Appetibilità superiore dell’Area Euro rispetto agli USA anche per quanto riguarda i bond. Così come cominciano a diventare interessanti i bond Paesi Emergenti su ipotesi di indebolimento del dollaro e politiche monetarie mediamente più accomodanti in prospettiva.
Può essere. Così come può essere che l’economia per il prossimo decennio debba convivere con livelli di inflazione più elevati rispetto a quello precedente, riportando in auge asset class prive di interesse per lungo tempo. Un premio al rischio quello obbligazionario a lungo rimasto sotto la polvere, così come i settori bancario e delle utilities nell’universo azionario tornati a generare utili.
Quello che è certo dal movimento di questi ultimi mesi è che alzare i tassi non ha avuto effetti immediati sulla crescita dei prezzi. Immaginarsi però che potesse verificarsi uno scenario simile a velocità inaudita è oggettivamente irrealistico.
Analizziamo i fattori che in questo momento remano contro un’immediata bufera recessiva sospinta dai venti hawkish delle Banche Centrali.
Intanto il primo ce lo dice la storia. Da una recente indagine di Merryl Linch il tempo necessario, infatti, perché l’inflazione torni al 2% dopo aver superato il 5% si aggira intorno ai 10 anni! Prendiamolo naturalmente come un dato storico, ma anche come una raccomandazione a riconoscere nell’inflazione un fenomeno fisiologicamente non passeggero.

__Dati mostrati__
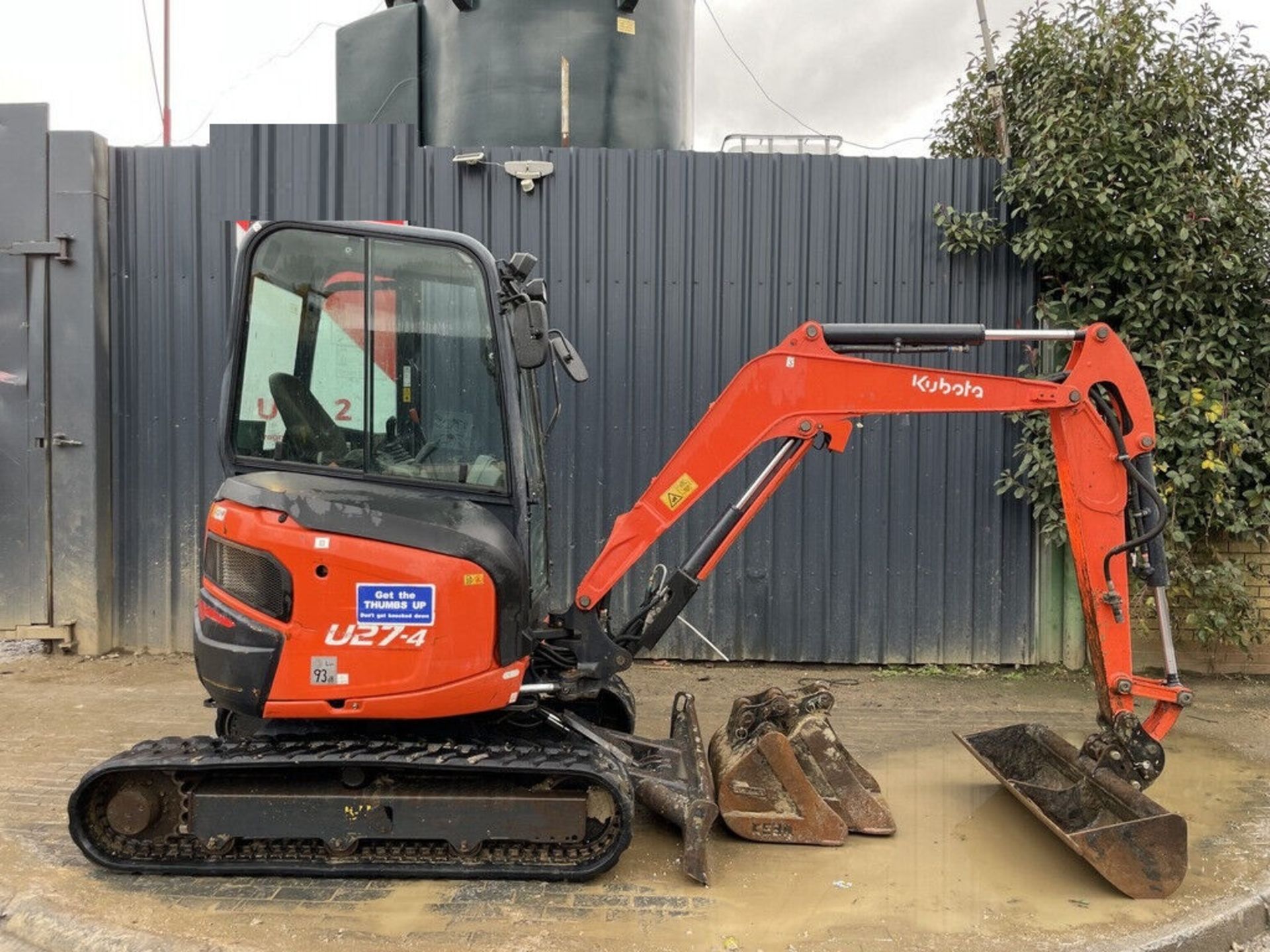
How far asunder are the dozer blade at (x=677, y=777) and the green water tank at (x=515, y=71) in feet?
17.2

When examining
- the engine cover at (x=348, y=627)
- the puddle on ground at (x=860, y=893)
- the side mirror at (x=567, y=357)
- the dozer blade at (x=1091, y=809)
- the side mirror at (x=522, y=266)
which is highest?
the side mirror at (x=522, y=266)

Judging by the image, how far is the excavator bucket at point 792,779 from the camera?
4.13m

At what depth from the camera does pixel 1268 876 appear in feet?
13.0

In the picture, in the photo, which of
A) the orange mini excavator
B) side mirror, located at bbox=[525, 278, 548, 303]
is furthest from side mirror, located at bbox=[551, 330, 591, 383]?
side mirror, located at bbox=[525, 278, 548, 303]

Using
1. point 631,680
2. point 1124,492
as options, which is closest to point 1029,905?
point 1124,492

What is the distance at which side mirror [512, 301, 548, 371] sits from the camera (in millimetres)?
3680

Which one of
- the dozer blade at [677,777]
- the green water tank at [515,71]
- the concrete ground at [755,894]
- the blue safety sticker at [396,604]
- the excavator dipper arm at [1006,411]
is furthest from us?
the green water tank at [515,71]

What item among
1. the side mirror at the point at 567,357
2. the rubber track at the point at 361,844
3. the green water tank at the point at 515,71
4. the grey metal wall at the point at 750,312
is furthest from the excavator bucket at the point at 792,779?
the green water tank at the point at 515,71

==

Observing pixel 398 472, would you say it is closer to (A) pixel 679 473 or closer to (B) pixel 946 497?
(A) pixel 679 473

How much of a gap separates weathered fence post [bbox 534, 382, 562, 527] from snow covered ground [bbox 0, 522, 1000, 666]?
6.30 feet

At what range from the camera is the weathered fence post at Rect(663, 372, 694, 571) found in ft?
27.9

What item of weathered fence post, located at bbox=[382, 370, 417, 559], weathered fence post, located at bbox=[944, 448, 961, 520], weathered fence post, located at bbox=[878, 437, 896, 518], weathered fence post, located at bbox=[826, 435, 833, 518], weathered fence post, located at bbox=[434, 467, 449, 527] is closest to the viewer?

__Consegna__
Riscrivi in forma più breve il paragrafo del brano che comincia con «Può essere. Così come», conservando i fatti principali. Le voci qui non servono a nulla.

__Soluzione__
Nel prossimo decennio l'economia potrebbe dover convivere con un'inflazione più alta rispetto al decennio precedente. Questo riporterebbe in auge asset class a lungo prive di interesse: il premio al rischio delle obbligazioni, rimasto a lungo sotto la polvere, e, tra le azioni, i settori bancario e delle utilities, tornati a generare utili.